WHAT'S THE STORY, TORI?

PLEASING HERSELF IS THE KEY TO OFFBEAT SINGER'S SUCCESS

By Brooks Whitney. Special to the Tribune.

Singer/songwriter Tori Amos was born with a gift. By the age of two and a half, she could crawl up onto the piano bench, place her tiny little fingers on the piano keys and create music. She didn't read music, and still can't really, but she could play whatever she heard.

"If music was only about playing what was written, I wouldn't be a musician today," she says. "Because that's not where my skill comes from, it comes from the ear."

Tori was born in North Carolina. At the ripe old age of five, she entered a famous music school, the Peabody Conservatory in Baltimore, and started training to become a concert pianist. But there was a big problem: She didn't want to play classical sonatas! She wanted to play songs by John Lennon and her own music. And besides, she couldn't really read music anyway.

"I found out that I was more interested in freedom of expression," Tori says. "I couldn't live with the piano in a structured way. I just didn't want to do what was expected of me."

Tori's situation at school went downhill, and at eleven, she was kicked out. Her teachers didn't think it was too cool when she brought in her own songs to play in the recitals.

"They saw that as arrogance," Tori says. "But it wasn't arrogance, it was just like, can't there be another way? But there wasn't for them."

Feeling like a failure, she was determined to prove to everyone that she was not just another wasted talent. With her dad acting as her agent, she spent the next seven years playing in local clubs and sending her songs to record companies.

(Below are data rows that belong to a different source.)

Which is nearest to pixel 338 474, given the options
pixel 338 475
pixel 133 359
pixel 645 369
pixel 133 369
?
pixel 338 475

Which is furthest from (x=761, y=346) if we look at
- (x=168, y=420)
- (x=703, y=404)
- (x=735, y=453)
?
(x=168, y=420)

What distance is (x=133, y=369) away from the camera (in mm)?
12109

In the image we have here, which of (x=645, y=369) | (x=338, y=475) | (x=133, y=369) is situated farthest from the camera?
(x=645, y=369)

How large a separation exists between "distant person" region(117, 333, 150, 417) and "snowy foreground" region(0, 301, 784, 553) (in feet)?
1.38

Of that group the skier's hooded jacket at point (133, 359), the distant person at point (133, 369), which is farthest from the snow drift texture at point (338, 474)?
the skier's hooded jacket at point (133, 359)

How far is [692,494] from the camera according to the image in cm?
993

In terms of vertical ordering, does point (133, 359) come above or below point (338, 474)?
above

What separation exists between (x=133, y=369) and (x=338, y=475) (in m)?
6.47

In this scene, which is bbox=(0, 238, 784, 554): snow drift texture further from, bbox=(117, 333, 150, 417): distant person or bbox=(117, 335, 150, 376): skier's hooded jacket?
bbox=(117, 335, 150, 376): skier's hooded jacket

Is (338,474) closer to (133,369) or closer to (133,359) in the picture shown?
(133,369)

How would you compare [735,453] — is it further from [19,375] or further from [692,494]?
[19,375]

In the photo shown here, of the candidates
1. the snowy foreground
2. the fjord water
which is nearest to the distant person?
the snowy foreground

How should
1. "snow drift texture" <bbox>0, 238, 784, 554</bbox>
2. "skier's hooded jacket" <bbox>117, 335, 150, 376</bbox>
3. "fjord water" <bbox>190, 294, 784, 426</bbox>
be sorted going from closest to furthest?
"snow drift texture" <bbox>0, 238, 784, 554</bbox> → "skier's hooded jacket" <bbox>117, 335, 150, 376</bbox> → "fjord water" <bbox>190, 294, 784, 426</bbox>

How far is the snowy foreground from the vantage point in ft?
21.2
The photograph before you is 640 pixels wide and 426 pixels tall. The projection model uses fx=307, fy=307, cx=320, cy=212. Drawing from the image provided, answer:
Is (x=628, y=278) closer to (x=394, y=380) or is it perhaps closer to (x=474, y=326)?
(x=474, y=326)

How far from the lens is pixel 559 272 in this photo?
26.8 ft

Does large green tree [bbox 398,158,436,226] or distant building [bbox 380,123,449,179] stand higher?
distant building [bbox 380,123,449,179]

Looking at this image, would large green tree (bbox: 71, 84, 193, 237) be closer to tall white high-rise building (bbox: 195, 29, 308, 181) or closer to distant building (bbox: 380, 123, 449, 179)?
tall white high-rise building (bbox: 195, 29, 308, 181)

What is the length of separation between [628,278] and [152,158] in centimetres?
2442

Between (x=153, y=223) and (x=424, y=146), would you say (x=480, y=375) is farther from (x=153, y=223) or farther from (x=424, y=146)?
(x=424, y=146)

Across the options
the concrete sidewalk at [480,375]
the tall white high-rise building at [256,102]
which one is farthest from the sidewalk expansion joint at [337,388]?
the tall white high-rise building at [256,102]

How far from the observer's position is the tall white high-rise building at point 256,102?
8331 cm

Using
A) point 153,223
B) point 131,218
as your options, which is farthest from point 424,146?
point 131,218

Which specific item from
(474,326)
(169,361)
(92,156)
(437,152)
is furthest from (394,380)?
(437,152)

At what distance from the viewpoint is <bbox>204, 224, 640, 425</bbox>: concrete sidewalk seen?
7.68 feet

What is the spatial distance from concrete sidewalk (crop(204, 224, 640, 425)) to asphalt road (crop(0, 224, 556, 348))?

But it was only when she stopped trying to prove herself, and started playing the music that she loved to play, that she truly became successful.

"Musically, I always allow myself to jump off cliffs," Tori says. "That's what it feels like to me."

Tori's music is dramatic and intense. Sometimes it's soft and beautiful, and sometimes it's totally heavy and pounding. Some people call it strange. Whatever, she's hugely talented and people love her. Her third album, "Boys For Pele," is proving to be way popular, and her concerts are selling out all over the country.

Tori has a motto: "If it's too loud, turn it up." In other words, test boundaries.

"I gave up trying to please others and started playing for myself, and because I love music," she says. "Things naturally happened then. Funny how that works."